Londres distrai-se com a intriga, a economia dá "sinais claros" de choque

Governo britânico desiste da meta de chegar a 2020 sem défice nas contas públicas. Michael Gove diz que fez "quase tudo o que podia" para não ser candidato à sucessão de Cameron

Foto
“Seja carisma o que for, eu não o tenho", admitiu Gove Niklas Halle´n/AFP

Enquanto no Partido Conservador se contam espingardas e no Labour se aguarda o próximo capítulo da rebelião contra Jeremy Corbyn, começam a materializar-se os primeiros efeitos da anunciada saída do Reino Unido da União Europeia. Nesta sexta-feira, o ministro das Finanças abandonou aquela que era uma das peças centrais do programa de Governo, confirmando que o “Brexit” impedirá o país de chegar ao final da legislatura com excedente orçamental.

O vazio de liderança – o primeiro-ministro demissionário, David Cameron, tem limitado ao mínimo as suas intervenções e os dois maiores partidos estão imersos nas suas contendas internas – agrava o clima de incerteza, que os líderes europeus tentam aliviar insistindo na pressão sobre Londres para que concretize a decisão tomada no referendo de 23 de Junho. “A decisão foi tomada, não pode ser adiada nem anulada”, afirmou o Presidente francês, François Hollande, durante as comemorações do centenário do início da batalha do Somme. “Não há tempo a perder” para concretizar o divórcio, insistiu o presidente da Comissão Europeia, Jean-Claude Juncker.

Mas os dois candidatos na frente da corrida à liderança dos conservadores – e por inerência a ocupar o nº 10 de Downing Street – não dão mostras de ter pressa: o ainda ministro da Justiça, Michael Gove, disse que não planeia desencadear o processo “antes do final do ano”, um prazo idêntico ao previsto por Theresa May, que tutela a Administração Interna.

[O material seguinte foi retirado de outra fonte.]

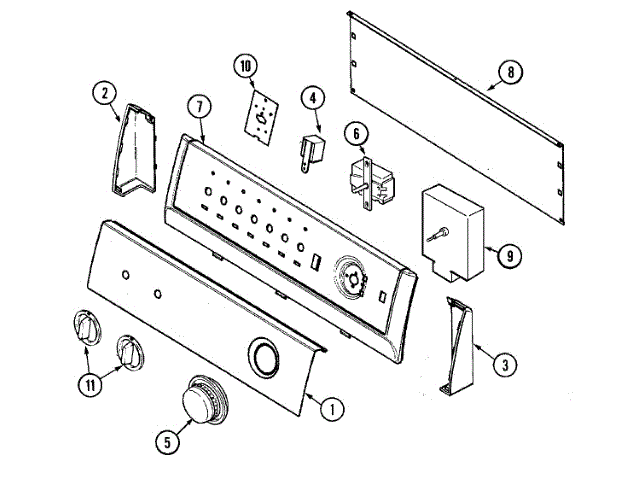 10
8
2
7
4
6
9
3
11
1
5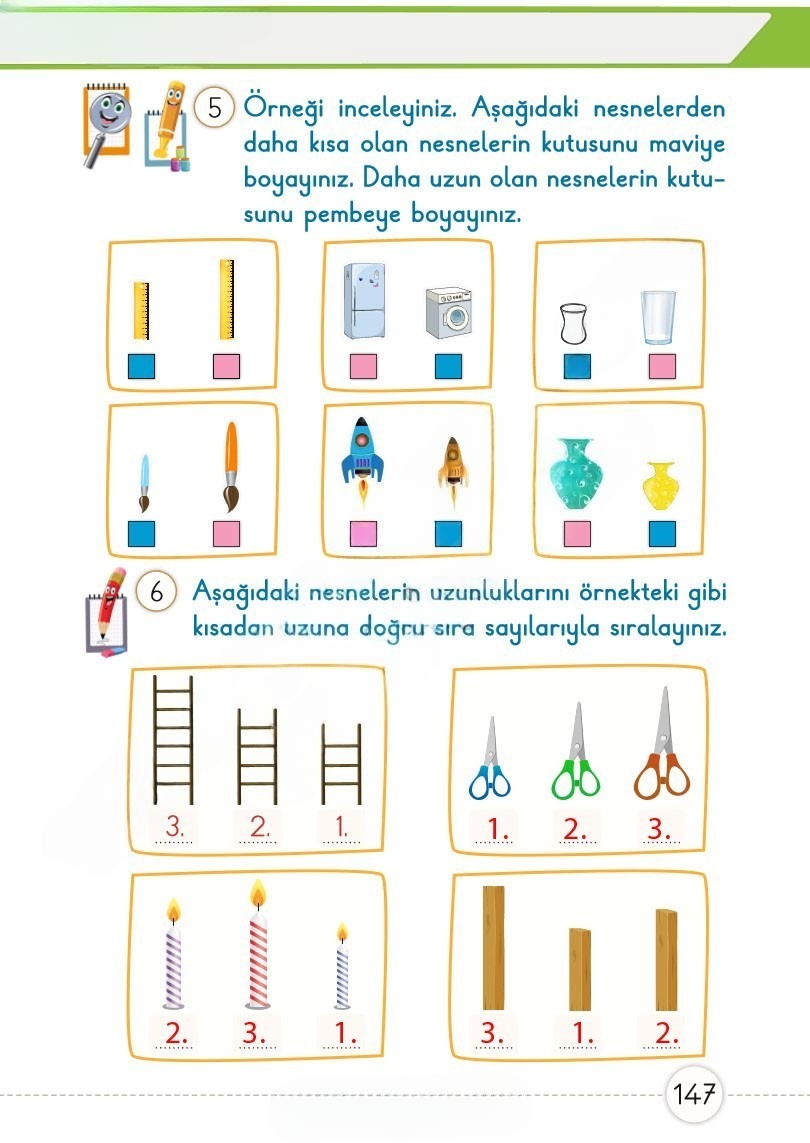 5 Örneği inceleyiniz. Aşağıdaki nesnelerden daha kısa olan nesnelerin kutusunu maviye boyayınız. Daha uzun olan nesnelerin kutusunu pembeye boyayınız.

6 Aşağıdaki nesnelerin uzunluklarını örnekteki gibi kısadan uzuna doğru sıra sayılarıyla sıralayınız.

3. 2. 1.

1. 2. 3.

2. 3. 1.

3. 1. 2.

147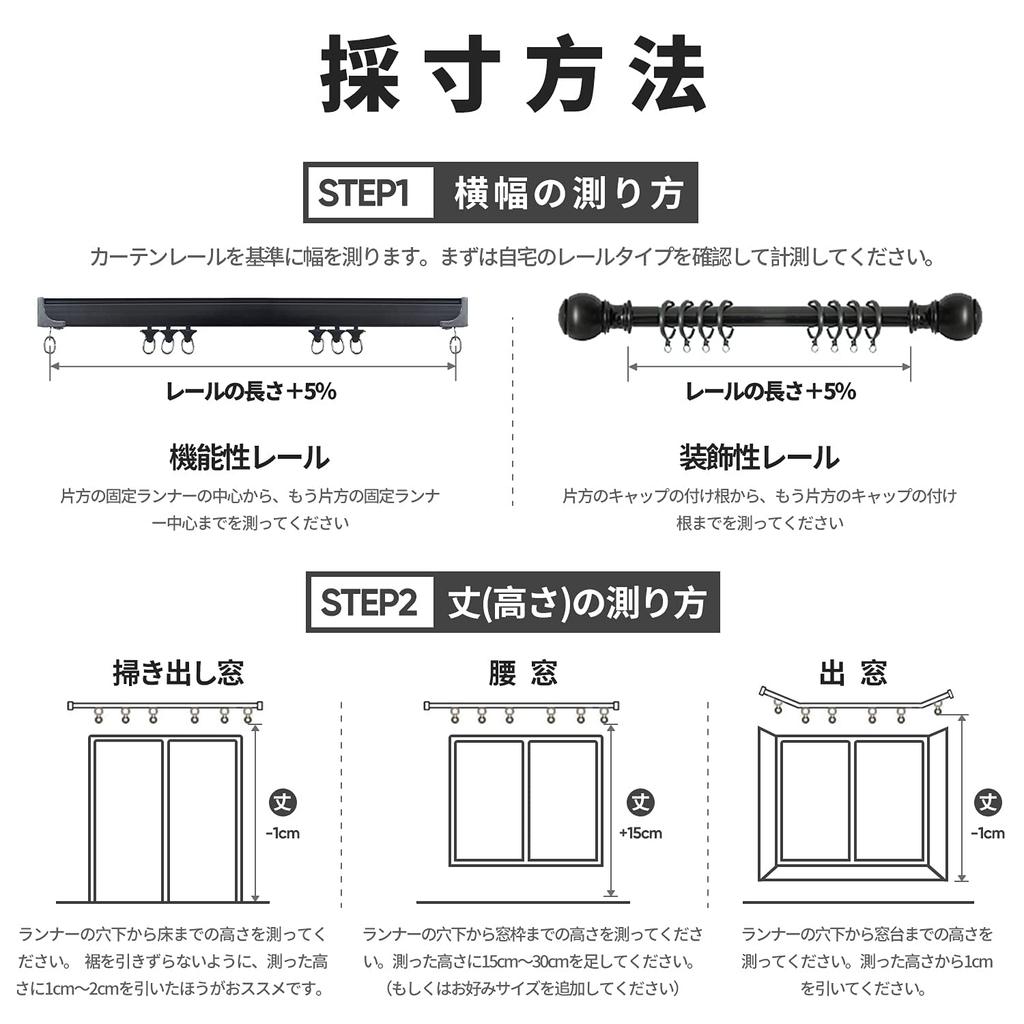 採寸方法

STEP1 横幅の測り方

カーテンレールを基準に幅を測ります。まずは自宅のレールタイプを確認して計測してください。

レールの長さ＋5%

機能性レール

片方の固定ランナーの中心から、もう片方の固定ランナー中心までを測ってください

レールの長さ＋5%

装飾性レール

片方のキャップの付け根から、もう片方のキャップの付け根までを測ってください

STEP2 丈(高さ)の測り方

掃き出し窓

丈
-1cm

ランナーの穴下から床までの高さを測ってください。 裾を引きずらないように、測った高さに1cm～2cmを引いたほうがおススメです。

腰 窓

丈
+15cm

ランナーの穴下から窓枠までの高さを測ってください。測った高さに15cm～30cmを足してください。（もしくはお好みサイズを追加してください）

出 窓

丈
-1cm

ランナーの穴下から窓台までの高さを測ってください。測った高さから1cmを引いてください。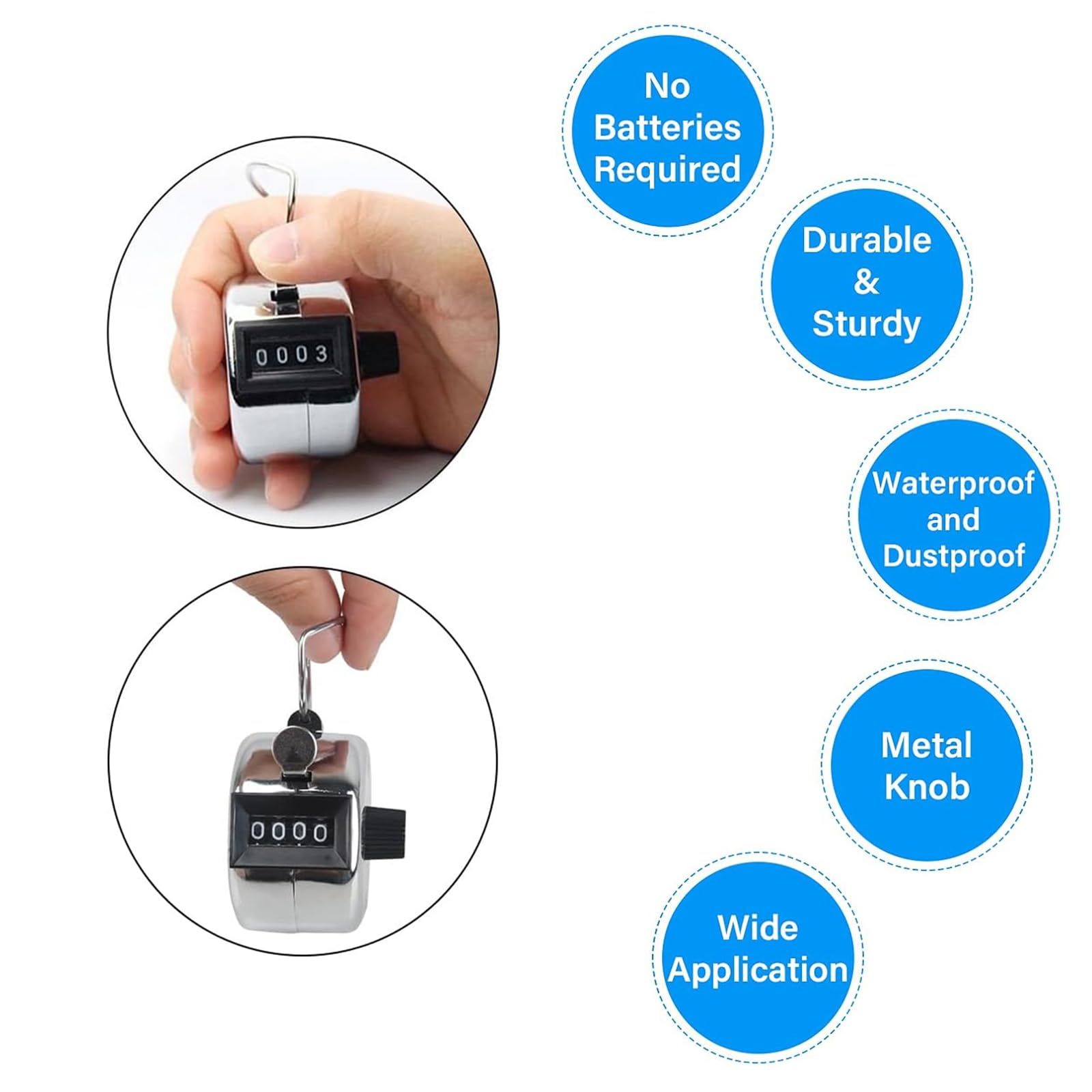 0003

0000

No Batteries Required

Durable & Sturdy

Waterproof and Dustproof

Metal Knob

Wide Application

A economia, no entanto, não gosta de impasses e, depois de uma semana em que a libra atingiu mínimos em 30 anos e a bolsa londrina sofreu perdas sucessivas, George Osborne confirmou o inevitável. “Vamos continuar a ser inflexíveis com o défice, mas temos de ser realistas sobre [a hipótese] de atingir um superavit até ao final da década”, reconheceu o ministro das Finanças, acrescentando que a economia está já a dar “sinais claros” do choque causado pela vitória do “Brexit”.

Na véspera, o governador do Banco de Inglaterra, Mark Carney, afirmou que a instituição terá durante este Verão de criar um “estímulo monetário” para contrariar as tendências recessivas. E na frente empresarial, a Easyjet juntou-se ao rol de companhias que já anunciaram planos de contingência, revelando que pediu o certificado de transportador aéreo noutro país da UE, para garantir que não perderá o livre acesso ao espaço aéreo europeu.

Indiferente aos alarmes, a política britânica mantém-se presa às intrigas de Westminster. E nesta sexta-feira, as atenções estiveram centradas em Gove, protagonista de um golpe – “traição” é a palavra mais usada pela imprensa desta sexta-feira – que afastou Boris Johnson da corrida à sucessão de Cameron.

No discurso de apresentação, Gove repetiu que fez “quase tudo o que podia para não ser candidato” e foi ao ponto de admitir que não tem muitas das qualidades que se atribuem a um primeiro-ministro: “Seja carisma o que for, eu não o tenho.” Mas diz ter chegado à conclusão de que o antigo mayor de Londres “não era a pessoa certa” para unir o país. Sobre os planos de saída da UE, comprometeu-se a pôr fim à liberdade de circulação de trabalhadores (sem mencionar que isso custará ao Reino Unido a exclusão do mercado único) e a dedicar ao serviço nacional de saúde um terço das verbas que o país envia actualmente para Bruxelas.

Os primeiros sinais não lhe parecem, no entanto, muito auspiciosos, com May a surgir como favorita em várias frentes: tem já o apoio de dezenas de deputados (apenas cinco parlamentares estiveram na apresentação de Gove) e também do jornal Daily Mail, onde a mulher de Gove é uma das principais colunistas.